Treatment of Cognitive Deficits:
Cognitive impairment due to FXTAS is treated using dementia pharmaceuticals, traditionally used for Alzheimer’s disease (4). Aerobic exercise can modify cognitive function in patients with Alzheimer’s disease, which can likely be extrapolated to other neurodegenerative conditions, such as FXTAS (4).

Treatment of Pain:
Neuropathic pain is common, specifically in the lower extremities, for both men and women and fibromyalgia pain is common for women with FXTAS (4). Antidepressants, antiepileptics and topical analgesics have been effectively used as treatment (4). Peripheral neuropathic pain in the lower extremities can be reduced by the application of a Liboderm patch (4).

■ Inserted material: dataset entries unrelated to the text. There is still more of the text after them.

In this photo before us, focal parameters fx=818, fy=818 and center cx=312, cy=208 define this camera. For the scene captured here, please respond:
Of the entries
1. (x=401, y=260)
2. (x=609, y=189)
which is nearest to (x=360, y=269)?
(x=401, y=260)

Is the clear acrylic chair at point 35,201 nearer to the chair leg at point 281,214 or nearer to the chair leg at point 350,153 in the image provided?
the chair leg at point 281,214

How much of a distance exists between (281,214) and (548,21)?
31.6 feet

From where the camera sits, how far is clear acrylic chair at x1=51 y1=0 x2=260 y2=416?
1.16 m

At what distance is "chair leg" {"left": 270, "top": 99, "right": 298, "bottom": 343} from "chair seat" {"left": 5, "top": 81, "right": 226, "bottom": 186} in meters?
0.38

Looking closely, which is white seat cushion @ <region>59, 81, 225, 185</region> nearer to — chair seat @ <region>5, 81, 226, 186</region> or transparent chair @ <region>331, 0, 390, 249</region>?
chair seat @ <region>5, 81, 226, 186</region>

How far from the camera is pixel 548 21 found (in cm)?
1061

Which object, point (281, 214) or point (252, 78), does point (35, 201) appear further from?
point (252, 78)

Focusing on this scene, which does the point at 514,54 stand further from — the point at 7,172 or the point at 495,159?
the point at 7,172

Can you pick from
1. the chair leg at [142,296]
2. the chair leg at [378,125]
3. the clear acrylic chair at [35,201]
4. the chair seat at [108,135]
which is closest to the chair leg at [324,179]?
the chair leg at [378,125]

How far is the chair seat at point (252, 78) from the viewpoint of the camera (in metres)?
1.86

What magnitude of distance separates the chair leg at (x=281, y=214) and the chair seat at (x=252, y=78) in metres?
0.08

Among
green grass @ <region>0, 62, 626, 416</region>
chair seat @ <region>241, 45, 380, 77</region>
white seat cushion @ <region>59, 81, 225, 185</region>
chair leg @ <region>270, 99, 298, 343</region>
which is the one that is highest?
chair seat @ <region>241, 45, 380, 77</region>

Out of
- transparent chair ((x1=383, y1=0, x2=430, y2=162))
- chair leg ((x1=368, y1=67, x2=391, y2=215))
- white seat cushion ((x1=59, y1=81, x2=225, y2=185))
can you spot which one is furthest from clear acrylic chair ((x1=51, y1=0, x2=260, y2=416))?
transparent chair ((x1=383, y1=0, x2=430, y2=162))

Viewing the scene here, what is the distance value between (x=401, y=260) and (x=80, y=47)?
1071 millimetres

Physical Therapy Management

There is minimal literature published on physical therapy treatment for FXTAS and best practices have yet to be fully researched and defined (7). Usually, physical therapy is used to treat individualized symptoms and addresses the functional limitations while sustaining, or even improving, fitness levels (7). Of significant importance is maintaining strength and preventing falls, due to increasing ataxia and parkinsonism traits (7). FXTAS manifests itself differently in each person affected, meaning therapeutic intervention is mainly at the individual case level; however, there is evidence to support body-weight-supported treadmill training and exercise in general for reducing depression, anxiety and other behavioural issues (7). Long term improvements from physical therapy, and more specifically, use of body-weight-supported treadmill training, have been observed in walking speed, cadence and stride length, as well as falls reduction (4).

Differential Diagnosis

FXTAS is commonly misdiagnosed as Parkinson’s disease, essential tremor disorder, Alzheimer disease, dementia, or ataxia of unknown etiology (7). FXTAS has some similarities in symptoms with other neurodegenerative diseases, however, FXTAS has an FMR1 gene basis (7).